Try it: For the data below, retype word for word the lines from the one containing "filmes e series em mp4" through the one containing "Encontro local de"; drop the pictures.

Data under study:
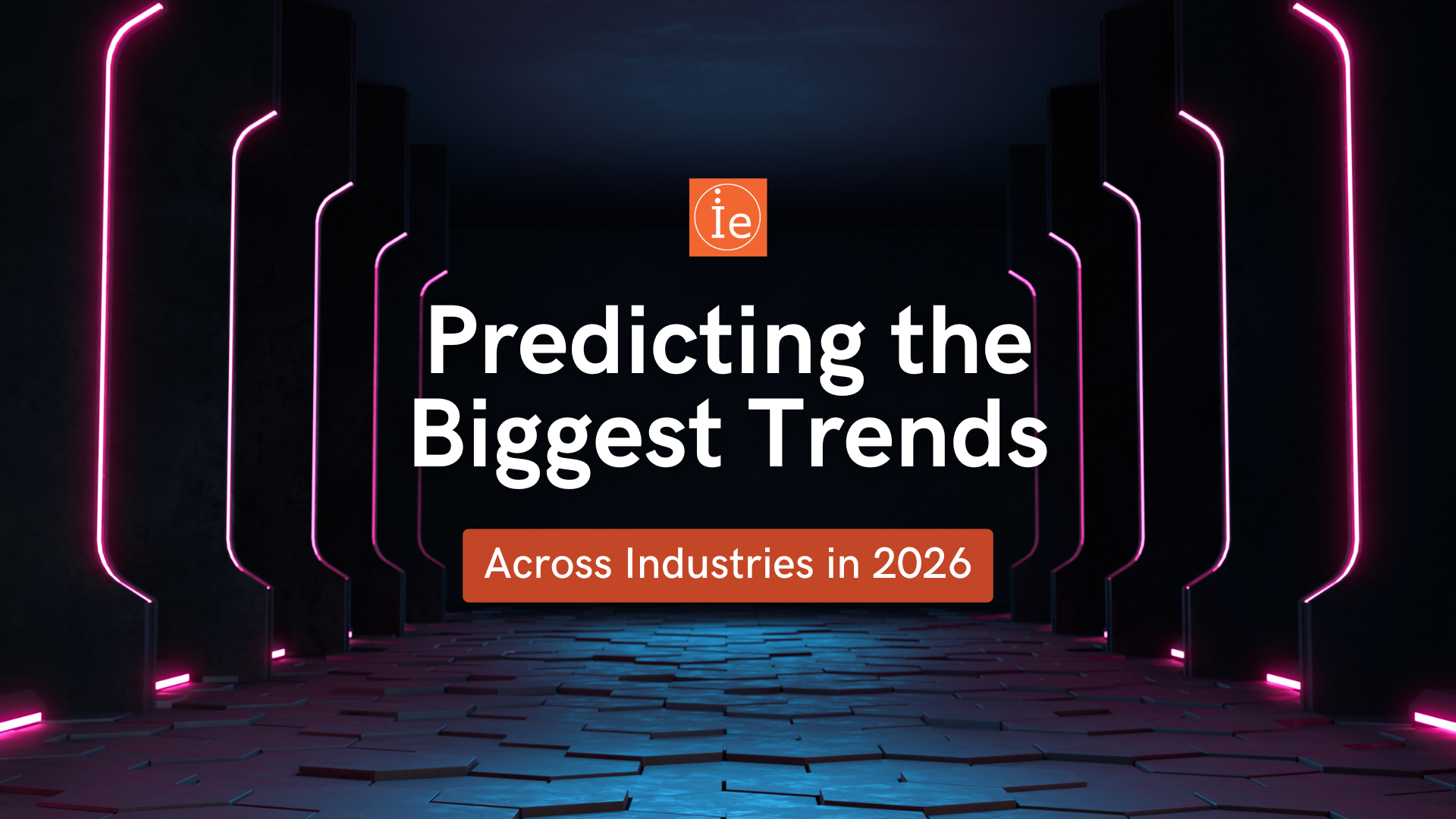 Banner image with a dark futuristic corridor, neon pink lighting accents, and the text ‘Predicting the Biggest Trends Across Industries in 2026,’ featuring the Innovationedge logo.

...

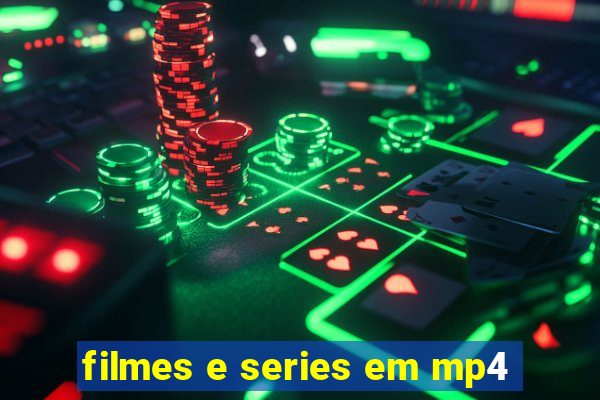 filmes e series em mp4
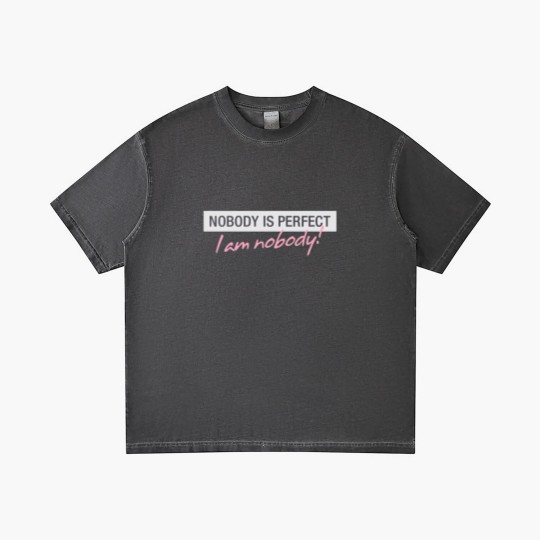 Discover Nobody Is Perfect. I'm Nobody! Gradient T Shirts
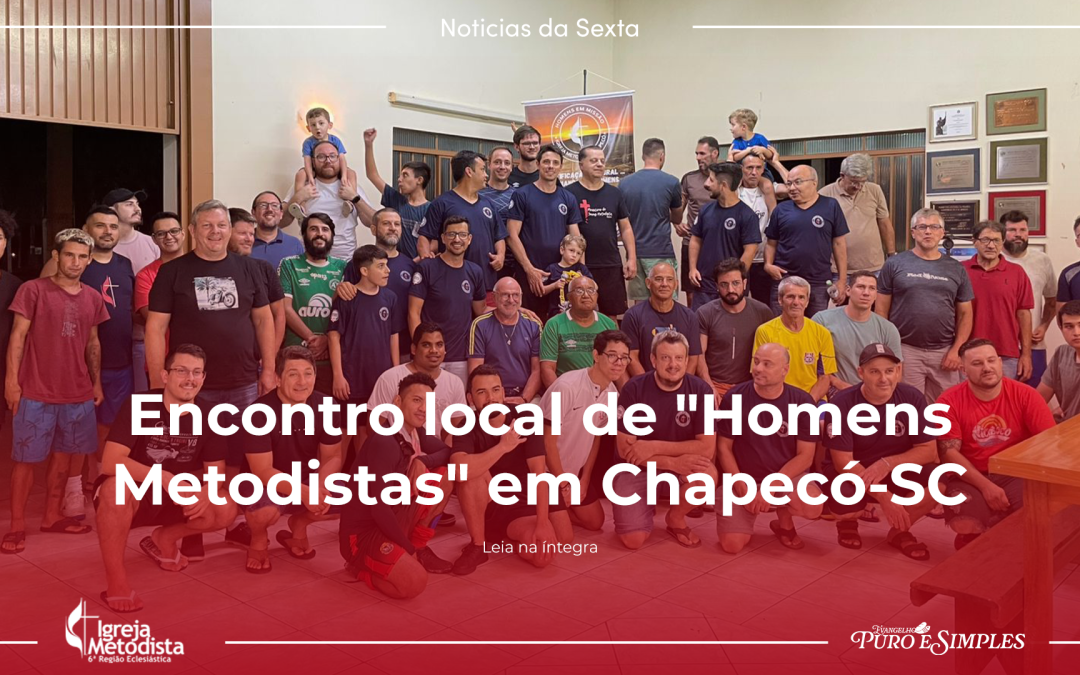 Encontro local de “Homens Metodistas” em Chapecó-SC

Task response:
 filmes e series em mp4
 Discover Nobody Is Perfect. I'm Nobody! Gradient T Shirts
 Encontro local de “Homens Metodistas” em Chapecó-SC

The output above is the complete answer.